Steve Nelson, left, chief examiner for the National Council for the Training of Journalists, said candidates should be improving their shorthand skills rather than allowing them to fall back.
His comments came in the detailed report on the March National Qualification in Journalism exam published alongside the results yesterday.
It follows a series of previous warnings by Steve about “weak” shorthand skills which he said had left some candidates “guessing” at quotes rather than reporting them verbatim.
Candidates had to pass each of the four sections in the exam – media law and practice, news report, news interview and logbook – with 41 of the 57 candidates proving successful.
Here is a summary of Steve’s report on how the candidates performed in each section.
MEDIA LAW AND PRACTICE
Pass rate: 82pc
Question one of the media law and practice paper was designed to test knowledge of the legal and ethical dangers in taking and publishing photographs while the second question focused on reporting of a rape case.
In their report, the examiners said many candidates showed “poor knowledge of privacy problems and how to overcome them.”
“While few candidates failed the ethics question, there were not many outstanding answers.
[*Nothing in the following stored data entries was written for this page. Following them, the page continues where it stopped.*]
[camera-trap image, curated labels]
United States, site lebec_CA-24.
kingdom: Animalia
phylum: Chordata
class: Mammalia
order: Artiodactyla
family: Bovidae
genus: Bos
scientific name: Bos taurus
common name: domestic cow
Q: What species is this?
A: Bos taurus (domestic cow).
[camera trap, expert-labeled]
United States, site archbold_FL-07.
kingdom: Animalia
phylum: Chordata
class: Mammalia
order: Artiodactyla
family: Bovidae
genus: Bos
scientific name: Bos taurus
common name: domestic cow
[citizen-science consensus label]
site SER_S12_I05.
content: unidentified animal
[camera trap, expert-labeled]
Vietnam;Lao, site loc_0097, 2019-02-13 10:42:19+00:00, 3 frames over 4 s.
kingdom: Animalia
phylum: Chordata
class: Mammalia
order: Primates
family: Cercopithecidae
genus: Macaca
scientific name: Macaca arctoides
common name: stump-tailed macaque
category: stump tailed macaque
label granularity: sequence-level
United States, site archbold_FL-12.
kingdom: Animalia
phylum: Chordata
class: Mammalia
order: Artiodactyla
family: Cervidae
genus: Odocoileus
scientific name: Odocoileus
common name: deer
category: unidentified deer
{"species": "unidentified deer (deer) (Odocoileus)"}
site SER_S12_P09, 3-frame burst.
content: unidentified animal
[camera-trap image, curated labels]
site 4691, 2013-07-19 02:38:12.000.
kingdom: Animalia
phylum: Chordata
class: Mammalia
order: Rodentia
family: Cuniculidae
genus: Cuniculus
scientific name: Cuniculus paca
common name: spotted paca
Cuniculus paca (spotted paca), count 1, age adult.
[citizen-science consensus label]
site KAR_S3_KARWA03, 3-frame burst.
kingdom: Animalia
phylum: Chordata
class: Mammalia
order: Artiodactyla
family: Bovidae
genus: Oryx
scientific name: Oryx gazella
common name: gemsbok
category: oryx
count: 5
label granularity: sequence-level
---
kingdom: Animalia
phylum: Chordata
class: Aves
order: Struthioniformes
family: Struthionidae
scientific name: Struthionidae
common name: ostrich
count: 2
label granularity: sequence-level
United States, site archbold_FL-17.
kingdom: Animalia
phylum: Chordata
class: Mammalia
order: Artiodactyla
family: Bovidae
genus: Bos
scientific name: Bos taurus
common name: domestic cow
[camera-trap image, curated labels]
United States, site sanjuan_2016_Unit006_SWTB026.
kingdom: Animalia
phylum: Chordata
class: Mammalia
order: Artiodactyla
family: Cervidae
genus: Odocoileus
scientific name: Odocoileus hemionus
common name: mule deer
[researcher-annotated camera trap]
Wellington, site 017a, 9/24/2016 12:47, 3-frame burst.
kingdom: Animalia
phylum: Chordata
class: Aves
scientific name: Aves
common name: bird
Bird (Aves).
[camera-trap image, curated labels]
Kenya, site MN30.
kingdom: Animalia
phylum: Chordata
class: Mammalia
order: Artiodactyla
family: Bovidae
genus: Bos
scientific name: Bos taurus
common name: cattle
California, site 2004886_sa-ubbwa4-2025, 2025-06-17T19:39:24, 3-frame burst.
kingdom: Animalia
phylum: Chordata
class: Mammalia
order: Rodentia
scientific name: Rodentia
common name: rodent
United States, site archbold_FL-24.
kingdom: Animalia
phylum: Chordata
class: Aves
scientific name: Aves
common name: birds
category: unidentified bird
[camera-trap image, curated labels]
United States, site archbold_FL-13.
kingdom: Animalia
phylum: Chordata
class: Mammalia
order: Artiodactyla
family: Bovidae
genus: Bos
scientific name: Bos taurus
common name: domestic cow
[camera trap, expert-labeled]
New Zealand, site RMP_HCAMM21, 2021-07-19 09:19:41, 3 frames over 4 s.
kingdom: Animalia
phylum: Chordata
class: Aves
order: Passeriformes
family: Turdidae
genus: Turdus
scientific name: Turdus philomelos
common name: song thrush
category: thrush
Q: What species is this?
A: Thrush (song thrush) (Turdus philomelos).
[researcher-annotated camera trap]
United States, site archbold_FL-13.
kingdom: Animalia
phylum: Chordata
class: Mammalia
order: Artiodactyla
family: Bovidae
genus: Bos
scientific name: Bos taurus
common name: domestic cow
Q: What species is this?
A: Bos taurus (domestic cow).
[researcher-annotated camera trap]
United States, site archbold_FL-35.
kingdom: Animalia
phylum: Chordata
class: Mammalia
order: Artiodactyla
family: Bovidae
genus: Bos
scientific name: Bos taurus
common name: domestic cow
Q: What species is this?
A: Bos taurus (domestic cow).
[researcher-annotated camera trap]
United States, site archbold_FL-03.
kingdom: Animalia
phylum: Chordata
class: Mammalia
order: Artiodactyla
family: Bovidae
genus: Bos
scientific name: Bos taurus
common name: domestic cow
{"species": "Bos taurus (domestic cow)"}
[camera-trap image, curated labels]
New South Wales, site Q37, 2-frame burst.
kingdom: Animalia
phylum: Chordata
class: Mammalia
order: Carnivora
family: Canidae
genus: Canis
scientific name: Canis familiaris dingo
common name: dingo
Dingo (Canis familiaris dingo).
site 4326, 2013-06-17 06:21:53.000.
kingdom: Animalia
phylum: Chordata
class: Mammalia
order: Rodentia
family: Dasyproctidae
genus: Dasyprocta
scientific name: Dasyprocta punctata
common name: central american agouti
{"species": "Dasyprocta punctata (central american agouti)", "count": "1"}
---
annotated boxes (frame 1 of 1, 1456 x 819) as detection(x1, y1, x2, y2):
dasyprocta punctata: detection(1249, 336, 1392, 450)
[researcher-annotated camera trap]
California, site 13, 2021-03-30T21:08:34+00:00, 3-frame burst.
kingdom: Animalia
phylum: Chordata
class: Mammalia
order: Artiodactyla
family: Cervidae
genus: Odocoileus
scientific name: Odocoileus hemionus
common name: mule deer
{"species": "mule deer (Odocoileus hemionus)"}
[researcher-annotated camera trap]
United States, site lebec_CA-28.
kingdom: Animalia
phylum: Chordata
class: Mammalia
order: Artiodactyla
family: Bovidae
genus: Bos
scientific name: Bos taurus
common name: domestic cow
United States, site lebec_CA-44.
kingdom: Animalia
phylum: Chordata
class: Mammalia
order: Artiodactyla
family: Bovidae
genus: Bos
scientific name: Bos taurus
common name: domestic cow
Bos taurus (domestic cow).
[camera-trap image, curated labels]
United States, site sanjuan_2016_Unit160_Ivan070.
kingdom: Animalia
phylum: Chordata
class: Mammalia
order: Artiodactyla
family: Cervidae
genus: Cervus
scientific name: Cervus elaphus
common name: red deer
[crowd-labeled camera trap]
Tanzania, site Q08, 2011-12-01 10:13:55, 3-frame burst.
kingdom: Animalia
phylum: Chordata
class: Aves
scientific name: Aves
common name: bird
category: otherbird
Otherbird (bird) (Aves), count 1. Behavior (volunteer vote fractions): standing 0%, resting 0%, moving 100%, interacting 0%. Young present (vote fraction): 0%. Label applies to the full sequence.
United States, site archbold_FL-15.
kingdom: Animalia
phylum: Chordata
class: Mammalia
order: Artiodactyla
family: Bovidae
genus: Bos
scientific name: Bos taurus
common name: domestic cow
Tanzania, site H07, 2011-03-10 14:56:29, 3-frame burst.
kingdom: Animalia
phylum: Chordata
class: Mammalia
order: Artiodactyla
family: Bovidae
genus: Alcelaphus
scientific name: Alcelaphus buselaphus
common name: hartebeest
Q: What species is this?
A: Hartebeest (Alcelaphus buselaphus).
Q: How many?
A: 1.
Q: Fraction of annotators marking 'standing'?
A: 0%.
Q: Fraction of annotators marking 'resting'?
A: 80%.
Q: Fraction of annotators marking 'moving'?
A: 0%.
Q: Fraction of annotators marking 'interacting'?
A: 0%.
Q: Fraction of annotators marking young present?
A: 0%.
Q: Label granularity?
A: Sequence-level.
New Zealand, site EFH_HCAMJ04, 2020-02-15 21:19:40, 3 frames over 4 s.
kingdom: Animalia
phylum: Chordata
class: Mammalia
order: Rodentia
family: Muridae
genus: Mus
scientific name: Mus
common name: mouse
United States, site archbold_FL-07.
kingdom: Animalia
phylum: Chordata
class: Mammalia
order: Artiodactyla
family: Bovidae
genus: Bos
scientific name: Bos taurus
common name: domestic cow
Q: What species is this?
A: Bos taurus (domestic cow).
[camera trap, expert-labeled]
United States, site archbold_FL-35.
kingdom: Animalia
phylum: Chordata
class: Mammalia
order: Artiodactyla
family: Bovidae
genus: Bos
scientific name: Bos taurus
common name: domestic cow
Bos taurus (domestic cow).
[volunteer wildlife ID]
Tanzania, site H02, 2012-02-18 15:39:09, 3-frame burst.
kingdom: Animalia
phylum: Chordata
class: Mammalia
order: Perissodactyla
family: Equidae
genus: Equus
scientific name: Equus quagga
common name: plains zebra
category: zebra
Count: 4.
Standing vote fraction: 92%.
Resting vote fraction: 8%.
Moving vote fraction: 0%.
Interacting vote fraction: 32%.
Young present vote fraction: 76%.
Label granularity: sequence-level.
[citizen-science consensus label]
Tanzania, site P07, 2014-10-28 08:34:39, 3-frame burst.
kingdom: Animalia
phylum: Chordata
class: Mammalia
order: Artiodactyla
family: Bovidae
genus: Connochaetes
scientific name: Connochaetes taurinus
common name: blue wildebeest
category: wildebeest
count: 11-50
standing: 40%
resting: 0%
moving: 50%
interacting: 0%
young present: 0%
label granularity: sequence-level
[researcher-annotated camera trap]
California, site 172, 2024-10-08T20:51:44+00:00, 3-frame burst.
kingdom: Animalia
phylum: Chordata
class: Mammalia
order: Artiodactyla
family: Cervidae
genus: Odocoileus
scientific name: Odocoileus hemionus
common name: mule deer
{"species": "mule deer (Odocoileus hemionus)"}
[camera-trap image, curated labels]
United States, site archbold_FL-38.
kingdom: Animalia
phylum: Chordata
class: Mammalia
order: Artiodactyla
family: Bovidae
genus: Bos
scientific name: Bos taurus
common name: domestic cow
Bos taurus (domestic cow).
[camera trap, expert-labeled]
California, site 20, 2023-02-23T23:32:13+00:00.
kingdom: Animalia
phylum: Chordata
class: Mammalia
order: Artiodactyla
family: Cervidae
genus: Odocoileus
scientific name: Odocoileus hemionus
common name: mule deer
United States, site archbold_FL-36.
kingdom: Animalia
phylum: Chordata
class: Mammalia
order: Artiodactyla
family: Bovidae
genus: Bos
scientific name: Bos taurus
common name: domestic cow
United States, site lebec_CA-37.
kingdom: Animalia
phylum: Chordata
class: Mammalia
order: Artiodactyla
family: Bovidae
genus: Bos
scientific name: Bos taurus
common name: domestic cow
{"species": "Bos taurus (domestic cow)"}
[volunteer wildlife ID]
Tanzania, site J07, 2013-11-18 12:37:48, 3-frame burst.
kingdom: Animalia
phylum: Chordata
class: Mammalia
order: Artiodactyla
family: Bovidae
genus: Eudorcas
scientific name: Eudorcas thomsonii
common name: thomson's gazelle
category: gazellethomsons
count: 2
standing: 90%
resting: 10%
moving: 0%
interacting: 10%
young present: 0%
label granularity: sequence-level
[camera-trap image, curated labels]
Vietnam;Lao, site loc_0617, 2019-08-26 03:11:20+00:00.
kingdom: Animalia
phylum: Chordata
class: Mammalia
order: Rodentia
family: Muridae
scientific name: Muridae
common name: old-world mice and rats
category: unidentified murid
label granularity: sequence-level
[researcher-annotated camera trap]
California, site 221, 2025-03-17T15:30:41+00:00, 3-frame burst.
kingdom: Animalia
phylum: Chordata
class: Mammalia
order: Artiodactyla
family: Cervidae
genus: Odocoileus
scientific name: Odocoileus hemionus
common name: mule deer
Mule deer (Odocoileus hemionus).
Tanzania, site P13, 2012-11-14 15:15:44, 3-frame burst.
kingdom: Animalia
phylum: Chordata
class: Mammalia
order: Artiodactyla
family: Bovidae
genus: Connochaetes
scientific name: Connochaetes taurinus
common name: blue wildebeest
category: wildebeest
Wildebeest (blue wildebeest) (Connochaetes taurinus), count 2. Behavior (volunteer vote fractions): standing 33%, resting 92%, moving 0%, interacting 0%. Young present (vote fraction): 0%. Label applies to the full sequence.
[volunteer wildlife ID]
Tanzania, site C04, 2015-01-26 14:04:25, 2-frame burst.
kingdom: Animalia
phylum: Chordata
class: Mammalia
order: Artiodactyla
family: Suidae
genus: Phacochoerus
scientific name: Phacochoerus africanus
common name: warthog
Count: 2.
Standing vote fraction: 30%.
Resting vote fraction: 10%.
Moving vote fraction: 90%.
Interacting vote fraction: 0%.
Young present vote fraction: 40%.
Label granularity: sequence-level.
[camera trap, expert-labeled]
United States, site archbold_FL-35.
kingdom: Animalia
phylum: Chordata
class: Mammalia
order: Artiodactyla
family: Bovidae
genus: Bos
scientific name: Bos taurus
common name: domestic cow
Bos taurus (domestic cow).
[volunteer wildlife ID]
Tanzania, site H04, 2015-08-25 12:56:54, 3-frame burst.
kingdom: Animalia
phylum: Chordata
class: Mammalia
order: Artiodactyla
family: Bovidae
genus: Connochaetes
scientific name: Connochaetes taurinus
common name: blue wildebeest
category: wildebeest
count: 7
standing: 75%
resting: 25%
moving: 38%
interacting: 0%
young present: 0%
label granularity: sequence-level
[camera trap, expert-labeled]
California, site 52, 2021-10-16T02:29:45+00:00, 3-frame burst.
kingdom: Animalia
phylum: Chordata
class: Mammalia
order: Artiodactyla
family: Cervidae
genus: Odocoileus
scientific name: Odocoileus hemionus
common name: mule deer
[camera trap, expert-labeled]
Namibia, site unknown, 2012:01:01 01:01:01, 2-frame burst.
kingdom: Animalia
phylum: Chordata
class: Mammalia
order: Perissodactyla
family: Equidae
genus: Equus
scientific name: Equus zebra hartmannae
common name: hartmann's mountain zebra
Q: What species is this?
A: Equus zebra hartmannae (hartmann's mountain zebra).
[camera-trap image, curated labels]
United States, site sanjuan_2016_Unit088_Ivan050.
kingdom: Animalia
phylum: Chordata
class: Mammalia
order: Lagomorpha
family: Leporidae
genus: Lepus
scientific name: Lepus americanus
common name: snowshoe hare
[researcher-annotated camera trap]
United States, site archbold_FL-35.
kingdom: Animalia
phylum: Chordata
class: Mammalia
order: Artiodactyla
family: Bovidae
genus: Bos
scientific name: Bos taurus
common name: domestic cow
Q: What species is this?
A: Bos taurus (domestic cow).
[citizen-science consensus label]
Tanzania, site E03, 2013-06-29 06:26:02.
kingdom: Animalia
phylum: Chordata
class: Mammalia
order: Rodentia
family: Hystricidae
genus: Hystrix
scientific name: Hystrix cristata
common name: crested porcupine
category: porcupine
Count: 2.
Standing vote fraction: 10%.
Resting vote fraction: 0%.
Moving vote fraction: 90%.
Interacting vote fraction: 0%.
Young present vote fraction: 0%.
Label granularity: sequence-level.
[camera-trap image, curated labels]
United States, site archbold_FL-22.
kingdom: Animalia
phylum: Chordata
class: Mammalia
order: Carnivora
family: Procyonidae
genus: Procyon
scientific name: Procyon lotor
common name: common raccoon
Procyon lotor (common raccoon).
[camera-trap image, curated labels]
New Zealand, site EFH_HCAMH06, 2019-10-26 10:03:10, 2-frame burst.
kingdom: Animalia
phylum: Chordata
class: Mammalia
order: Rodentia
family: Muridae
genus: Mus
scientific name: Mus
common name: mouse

It was disappointing that a few candidates were not aware of the changes to the Editors’ Code.
“Candidates with a good writing style and a logical approach, allied to knowledge, tended to do better. A bullet-point approach when answering these questions is recommended but candidates will not be penalised if they do not adopt this.”
Pass rate: 72pc
The section centred on a story about the closure of a sixth-form college as part of a county council’s £45m ten-year regeneration project for Victorian schools and colleges on its patch.
The examiners said many candidates had made statistical errors in their stories, chiefly around the cost of the rebuild and the government contribution.
Once again, examiners highlighted poor shorthand as an issue, saying: “It is clear that trainees in today’s news rooms are not maintaining the 100wpm gained in their Diploma exams, let alone improving it to the required ability to take short bursts at 120wpm.”
“In addition, they are not listening to what the speaker is saying and putting the story in context.”
Pass rate: 78pc
The news interview concerned a story about the rape of a 14-year-old girl by an attacker who later apologised to her.
Those who passed had a readable writing style, caught the drama and had strong quotes, the examiners said in their report.
There was plenty of detail given about the attack, but despite this many candidates went for what the examiners described as the “pedestrian” intro starting: “Police are hunting….”
“Further candidates seemed afraid to use the word ‘rape’, and one used ‘alleged’ throughout the copy,” the report added.
Pass rate: 98pc
In the logbook section candidates have to present a selection of their work in a digitised format.
Examiners praised a good round of submissions with all but one candidate achieving a pass.
The report said: “The logbook continues to provide an excellent vehicle to determine just how well a candidate writes and their grasp of the knowledge needed to address the various subjects.
“The problem of uploading the correct information when it comes to original copy and cuttings still persists for some and we would always recommend a double check on all copy which has been uploaded and also to seek a second opinion.”